Records drawn from a dataset
--- START ---
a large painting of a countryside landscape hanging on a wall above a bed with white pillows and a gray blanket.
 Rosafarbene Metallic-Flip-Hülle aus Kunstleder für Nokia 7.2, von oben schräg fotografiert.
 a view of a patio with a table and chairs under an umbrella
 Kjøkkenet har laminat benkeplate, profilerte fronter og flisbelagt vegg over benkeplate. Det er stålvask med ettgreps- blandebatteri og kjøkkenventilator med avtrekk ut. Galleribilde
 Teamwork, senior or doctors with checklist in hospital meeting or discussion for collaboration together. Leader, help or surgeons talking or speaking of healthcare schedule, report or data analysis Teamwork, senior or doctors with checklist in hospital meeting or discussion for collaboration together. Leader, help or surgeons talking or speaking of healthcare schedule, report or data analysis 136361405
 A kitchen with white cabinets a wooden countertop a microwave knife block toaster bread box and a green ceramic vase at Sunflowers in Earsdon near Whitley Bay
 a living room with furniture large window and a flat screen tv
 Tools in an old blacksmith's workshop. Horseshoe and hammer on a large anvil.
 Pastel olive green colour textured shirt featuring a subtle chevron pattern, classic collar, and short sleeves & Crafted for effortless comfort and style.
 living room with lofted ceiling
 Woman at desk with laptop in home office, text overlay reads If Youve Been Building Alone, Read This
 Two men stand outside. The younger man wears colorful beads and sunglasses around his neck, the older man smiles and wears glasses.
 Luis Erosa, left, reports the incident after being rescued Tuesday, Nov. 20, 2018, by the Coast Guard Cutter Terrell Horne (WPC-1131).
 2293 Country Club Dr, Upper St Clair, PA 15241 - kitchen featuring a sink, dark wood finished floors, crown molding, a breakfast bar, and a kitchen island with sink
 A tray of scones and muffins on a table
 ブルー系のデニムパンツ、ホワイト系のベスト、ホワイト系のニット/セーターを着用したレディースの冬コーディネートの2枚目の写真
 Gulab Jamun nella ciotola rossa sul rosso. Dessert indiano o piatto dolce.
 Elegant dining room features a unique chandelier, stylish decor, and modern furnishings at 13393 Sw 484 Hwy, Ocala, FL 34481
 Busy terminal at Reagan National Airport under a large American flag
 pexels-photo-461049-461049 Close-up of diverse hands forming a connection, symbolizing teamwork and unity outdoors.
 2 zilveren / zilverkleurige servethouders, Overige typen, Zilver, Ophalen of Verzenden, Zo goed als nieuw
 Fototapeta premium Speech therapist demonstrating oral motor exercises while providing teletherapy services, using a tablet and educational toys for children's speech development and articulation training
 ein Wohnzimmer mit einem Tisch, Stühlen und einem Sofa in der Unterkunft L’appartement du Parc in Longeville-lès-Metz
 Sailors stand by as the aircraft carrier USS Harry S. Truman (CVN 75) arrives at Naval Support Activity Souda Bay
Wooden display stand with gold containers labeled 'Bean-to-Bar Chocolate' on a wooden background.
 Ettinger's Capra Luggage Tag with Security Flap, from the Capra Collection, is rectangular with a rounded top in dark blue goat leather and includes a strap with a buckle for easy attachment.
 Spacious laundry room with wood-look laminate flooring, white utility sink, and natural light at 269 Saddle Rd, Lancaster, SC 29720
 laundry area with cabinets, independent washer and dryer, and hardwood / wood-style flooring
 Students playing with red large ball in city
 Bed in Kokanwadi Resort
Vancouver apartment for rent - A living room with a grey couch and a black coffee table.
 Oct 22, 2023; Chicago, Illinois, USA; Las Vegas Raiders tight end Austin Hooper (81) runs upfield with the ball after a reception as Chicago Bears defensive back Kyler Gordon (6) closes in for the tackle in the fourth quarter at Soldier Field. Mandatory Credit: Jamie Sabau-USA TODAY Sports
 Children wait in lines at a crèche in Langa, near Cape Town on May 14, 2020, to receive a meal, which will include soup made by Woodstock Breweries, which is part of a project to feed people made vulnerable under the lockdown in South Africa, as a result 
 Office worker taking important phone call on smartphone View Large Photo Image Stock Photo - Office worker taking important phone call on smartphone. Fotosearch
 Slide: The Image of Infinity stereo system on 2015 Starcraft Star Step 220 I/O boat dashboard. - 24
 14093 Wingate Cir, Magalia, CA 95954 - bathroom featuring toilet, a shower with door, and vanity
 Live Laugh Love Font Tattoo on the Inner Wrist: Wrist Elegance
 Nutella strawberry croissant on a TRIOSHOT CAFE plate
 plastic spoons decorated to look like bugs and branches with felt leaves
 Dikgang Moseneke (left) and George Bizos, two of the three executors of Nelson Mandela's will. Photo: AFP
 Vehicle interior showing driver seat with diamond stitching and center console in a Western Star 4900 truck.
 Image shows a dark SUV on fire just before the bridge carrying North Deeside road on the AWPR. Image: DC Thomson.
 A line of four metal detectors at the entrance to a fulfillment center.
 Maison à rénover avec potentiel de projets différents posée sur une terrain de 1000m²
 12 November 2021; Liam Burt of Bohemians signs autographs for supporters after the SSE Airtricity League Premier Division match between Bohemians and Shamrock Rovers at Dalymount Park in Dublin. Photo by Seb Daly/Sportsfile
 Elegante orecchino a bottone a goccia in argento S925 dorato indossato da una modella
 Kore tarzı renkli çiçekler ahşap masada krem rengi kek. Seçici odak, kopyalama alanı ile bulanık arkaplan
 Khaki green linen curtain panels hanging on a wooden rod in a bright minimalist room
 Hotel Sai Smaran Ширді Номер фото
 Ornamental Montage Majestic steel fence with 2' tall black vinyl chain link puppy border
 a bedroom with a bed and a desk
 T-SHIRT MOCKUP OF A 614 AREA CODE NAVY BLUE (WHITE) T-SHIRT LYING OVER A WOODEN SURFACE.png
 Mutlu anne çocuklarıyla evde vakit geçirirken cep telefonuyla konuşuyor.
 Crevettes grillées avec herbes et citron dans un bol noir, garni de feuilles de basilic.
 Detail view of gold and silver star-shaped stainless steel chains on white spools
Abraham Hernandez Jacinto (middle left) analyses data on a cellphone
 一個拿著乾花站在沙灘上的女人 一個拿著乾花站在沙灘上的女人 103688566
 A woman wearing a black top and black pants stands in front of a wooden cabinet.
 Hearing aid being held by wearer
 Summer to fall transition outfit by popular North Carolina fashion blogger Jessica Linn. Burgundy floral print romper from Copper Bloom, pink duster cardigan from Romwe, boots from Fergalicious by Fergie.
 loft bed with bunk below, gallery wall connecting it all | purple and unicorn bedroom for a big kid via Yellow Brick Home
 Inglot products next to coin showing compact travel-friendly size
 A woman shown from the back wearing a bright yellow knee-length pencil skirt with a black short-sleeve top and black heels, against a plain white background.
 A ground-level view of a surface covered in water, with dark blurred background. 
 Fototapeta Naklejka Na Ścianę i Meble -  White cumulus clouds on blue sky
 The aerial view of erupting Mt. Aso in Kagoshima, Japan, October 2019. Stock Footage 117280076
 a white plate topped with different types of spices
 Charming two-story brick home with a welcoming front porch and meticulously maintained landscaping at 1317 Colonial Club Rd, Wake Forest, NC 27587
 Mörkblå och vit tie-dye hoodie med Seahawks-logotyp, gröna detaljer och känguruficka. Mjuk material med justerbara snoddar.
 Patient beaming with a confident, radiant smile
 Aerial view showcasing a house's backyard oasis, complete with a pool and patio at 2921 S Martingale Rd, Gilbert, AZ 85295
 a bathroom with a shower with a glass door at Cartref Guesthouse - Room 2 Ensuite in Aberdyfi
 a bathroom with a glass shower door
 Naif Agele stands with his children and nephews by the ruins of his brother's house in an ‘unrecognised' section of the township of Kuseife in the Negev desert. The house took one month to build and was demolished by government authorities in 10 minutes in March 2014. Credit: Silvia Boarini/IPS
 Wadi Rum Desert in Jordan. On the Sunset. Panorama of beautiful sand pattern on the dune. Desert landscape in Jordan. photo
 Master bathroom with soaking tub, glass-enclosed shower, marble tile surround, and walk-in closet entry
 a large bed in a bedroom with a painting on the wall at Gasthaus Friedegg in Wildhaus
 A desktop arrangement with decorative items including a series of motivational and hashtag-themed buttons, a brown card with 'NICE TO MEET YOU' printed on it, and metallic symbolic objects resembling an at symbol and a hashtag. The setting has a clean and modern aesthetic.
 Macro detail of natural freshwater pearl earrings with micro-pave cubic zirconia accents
--- END ---
Give back the lines of the data exactly as they are written, from the first line through the line containing "data analysis 136361405".

## ANSWER TO THIS TASK
a large painting of a countryside landscape hanging on a wall above a bed with white pillows and a gray blanket.
 Rosafarbene Metallic-Flip-Hülle aus Kunstleder für Nokia 7.2, von oben schräg fotografiert.
 a view of a patio with a table and chairs under an umbrella
 Kjøkkenet har laminat benkeplate, profilerte fronter og flisbelagt vegg over benkeplate. Det er stålvask med ettgreps- blandebatteri og kjøkkenventilator med avtrekk ut. Galleribilde
 Teamwork, senior or doctors with checklist in hospital meeting or discussion for collaboration together. Leader, help or surgeons talking or speaking of healthcare schedule, report or data analysis Teamwork, senior or doctors with checklist in hospital meeting or discussion for collaboration together. Leader, help or surgeons talking or speaking of healthcare schedule, report or data analysis 136361405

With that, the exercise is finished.